# What are your thoughts on the American Bully? (Ranting a bit)



## hamako (Aug 17, 2013)

I have been following the American Bully breed for a few years now. I've seen some lines change for the better, and others go completely downhill. 

I was very pleased to see that the UKC had finally accepted the breed, but saddened to see how many AmBull breeders angry at the fact that they won't accept their American Bullies if they look like English Bulldogs (which I am happy about). 

I believe that the American Bully should have three standards: Classic/Standard, Pocket, and XL. 

This way, the breed can look similar in each class, but be different in sizes, much like the Schnauzer, Poodle, and Bull Terrier. 

I believe the Extreme and the new "Exotic" classes are doing nothing to the breed, and the three of the most popular studs in the American Bully world are just that. They are throwing very deformed dogs, that die at a young age. 

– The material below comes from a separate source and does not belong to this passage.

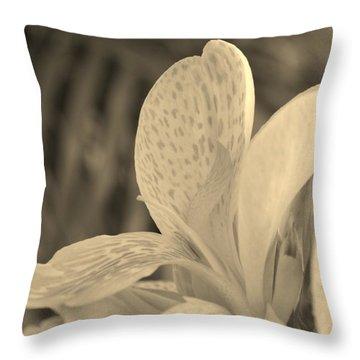 Yellow Canna Throw Pillow by Melanie Moraga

Also, the amount of inbreeding involved in the AmBully breed is heartbreaking, along with the lack of education.

Here are photos of some of the most popular studs. I will post their "Professionally taken" photos, along with an unedited "raw" photo of what the dog actually looks like.

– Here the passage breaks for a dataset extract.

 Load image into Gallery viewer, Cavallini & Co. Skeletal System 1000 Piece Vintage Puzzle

This is Dax, he is one of the most popular studs, and one of the most deformed. His owner admitted to being unable to "keep weight" on him due to being bred so often.


Unedited photo, and a photo of his offspring I found on a friends page. He is the male on the top left:



This is Mr.Miagi, no registry will register him, because they don't believe he is "purebred". Everyone suspects he is a French Bulldog x. Here he is in a profession photo, and below a cell phone photo (with a female they bred him to), and his offspring below that.


Unedited


Miagi and his offspring (Miagi is top, center)

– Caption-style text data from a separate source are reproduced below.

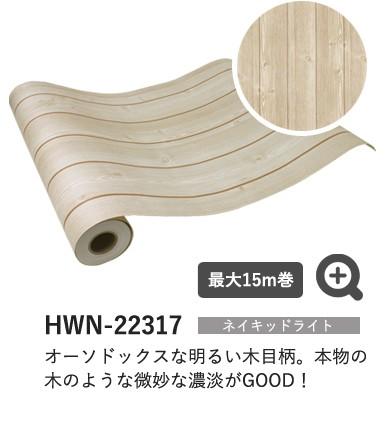 ネイキッドライト HWN-22317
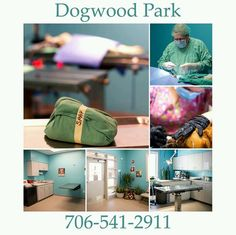 19 Best Low Cost Free Spay Neuter Events Amp Clinics Images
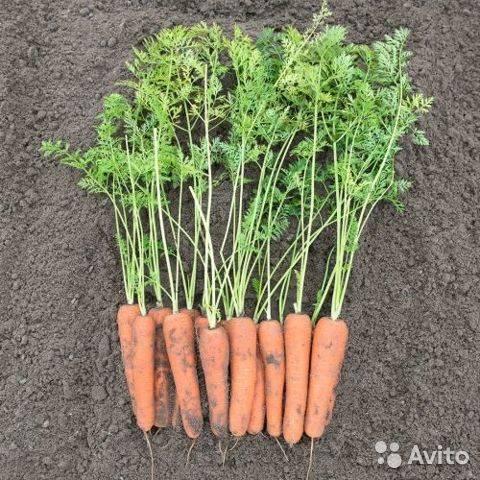 Лучшие сорта семян для открытого грунта, какие выбрать и почему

This is Freakshow, and he is just that. Every photo, professional or cell phone quality, is the same. 


This is Freakshow and some of his (and not even near his worst) offspring.


This is what I believe the American Bully should look like, not these mutants I posted above.


----------



## Melle (Aug 9, 2013)

Those last two dogs are gorgeous, especially the very last! But egads, I don't even know what to say to those others. I've seen and heard quite a lot about those other ones on another forum I frequent - there seems to be more available examples of bad bullies than good. However one time I did come across someones update on a stunning young boy who does agility, but I can't remember his name for the life of me.

Bad Am. Bully lines aside, I really love the well-bred ones. I'm secretly harboring a wish for owning one one day, along with collies and GSDs.


----------



## ChaosIsAWeim (Feb 12, 2011)

Not gonna lie, majority of those make me wanna puke. The last to aren't bad per say, I. Just do not care for the breed.


----------



## RCloud (Feb 25, 2011)

They remind me of Pot Belly Pigs


----------



## sassafras (Jun 22, 2010)

I am hoping acceptance into the UKC will be a step in the right direction. As it is they seem to be like sports cars for some people - the more extreme they look, the better! But so many of them look like they just must be physically miserable every day of their lives. Dog bodies were not meant to be that way. I just can't imagine how much those really extreme dogs' elbows, shoulders, and wrists hurt. Ugh. It's a shame because the less extreme dogs are really lovely even though they aren't quite my cup of tea personally.


----------



## HollowHeaven (Feb 5, 2012)

I agree.

Love this breed, love their look, their temperament, pretty much everything about them, but unfortunately they've been so popular for so long with no actual reason to breed other than money that this has happened.

I'm hoping with them now being able to be registered with a large registry that health testing will become more popular with them and their structure and health will be taken into account much more.


----------



## Melle (Aug 9, 2013)

Just wondering, is there a reputable, trustworthy place to get information I this breed? I really interested in learning more about it but Google gives me no luck.


----------



## Tainted (Jan 23, 2012)

Exotic isn't a class of American Bully. The "Exotic Bully" is a different "breed". Dax's owner Ed Shepard actually quite recently founded a new registry, USBR, recognizing the Exotic Bully as their own separate breed.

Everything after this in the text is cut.